Chelidonine, the major alkaloid of Chelidonium majus L., has shown promising anticancer activity. In our earlier work, we found that it can influence STAT3, a transcription factor regulating several genes involved in cell survival, including Bcl-2. Both STAT3 and Bcl-2 contain serine phosphorylation sites that have roles during mitosis.
In this study, we examined how chelidonine affects these phosphorylation events in human T-cell leukemia/lymphoma cells. Using single-cell analysis, we identified a distinct subpopulation of cells showing a transient increase in serine-phosphorylated STAT3, accompanied by Bcl-2 phosphorylation at Ser70 and a parallel increase in detectable Bcl-2 levels. These changes occurred in almost exactly the same cells and were tightly linked to the M phase of the cell cycle, as indicated by mitotic nuclear morphology. The response was also observed in the absence of IL-2, suggesting that chelidonine acts independently of the classical cytokine-driven STAT3 pathway.

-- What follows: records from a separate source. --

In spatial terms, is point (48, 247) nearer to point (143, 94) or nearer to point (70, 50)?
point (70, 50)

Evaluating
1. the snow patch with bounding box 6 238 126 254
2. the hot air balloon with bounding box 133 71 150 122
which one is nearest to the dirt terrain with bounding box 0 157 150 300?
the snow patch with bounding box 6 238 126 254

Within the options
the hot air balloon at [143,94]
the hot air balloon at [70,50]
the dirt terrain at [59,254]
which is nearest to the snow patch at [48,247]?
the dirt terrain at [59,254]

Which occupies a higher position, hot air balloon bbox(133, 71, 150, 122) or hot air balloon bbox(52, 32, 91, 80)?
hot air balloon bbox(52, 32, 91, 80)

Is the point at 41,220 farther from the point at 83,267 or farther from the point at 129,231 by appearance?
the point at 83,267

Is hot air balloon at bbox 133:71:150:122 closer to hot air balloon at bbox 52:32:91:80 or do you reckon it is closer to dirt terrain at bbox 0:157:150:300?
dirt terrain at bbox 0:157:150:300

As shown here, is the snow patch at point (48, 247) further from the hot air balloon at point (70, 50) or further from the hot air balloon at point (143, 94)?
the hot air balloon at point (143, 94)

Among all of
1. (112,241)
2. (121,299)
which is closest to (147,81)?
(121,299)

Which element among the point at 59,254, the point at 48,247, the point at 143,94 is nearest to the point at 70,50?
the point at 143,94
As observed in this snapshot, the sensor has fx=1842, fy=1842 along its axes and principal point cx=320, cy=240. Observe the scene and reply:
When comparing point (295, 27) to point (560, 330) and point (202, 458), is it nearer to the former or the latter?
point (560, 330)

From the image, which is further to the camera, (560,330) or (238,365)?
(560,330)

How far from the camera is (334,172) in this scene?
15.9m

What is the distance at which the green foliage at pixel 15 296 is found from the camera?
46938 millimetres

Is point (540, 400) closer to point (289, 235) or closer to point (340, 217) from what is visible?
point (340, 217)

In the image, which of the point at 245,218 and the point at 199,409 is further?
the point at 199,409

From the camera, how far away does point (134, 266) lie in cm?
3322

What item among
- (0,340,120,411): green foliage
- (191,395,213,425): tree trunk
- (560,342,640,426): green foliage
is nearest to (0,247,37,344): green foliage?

Our results provide single-cell evidence that chelidonine induces coordinated serine phosphorylation of STAT3 and Bcl-2 during mitosis. Because both proteins contribute to cellular stress responses during cell division, this transient signaling pattern may help explain how cancer cells respond to mitotic stress, and may point to new ways of targeting STAT3- and Bcl-2-related pathways in cancer therapy. (Baddour et al., Int J Mol Sci, 2026, 27:1200. doi: 10.3390/ijms27031200.)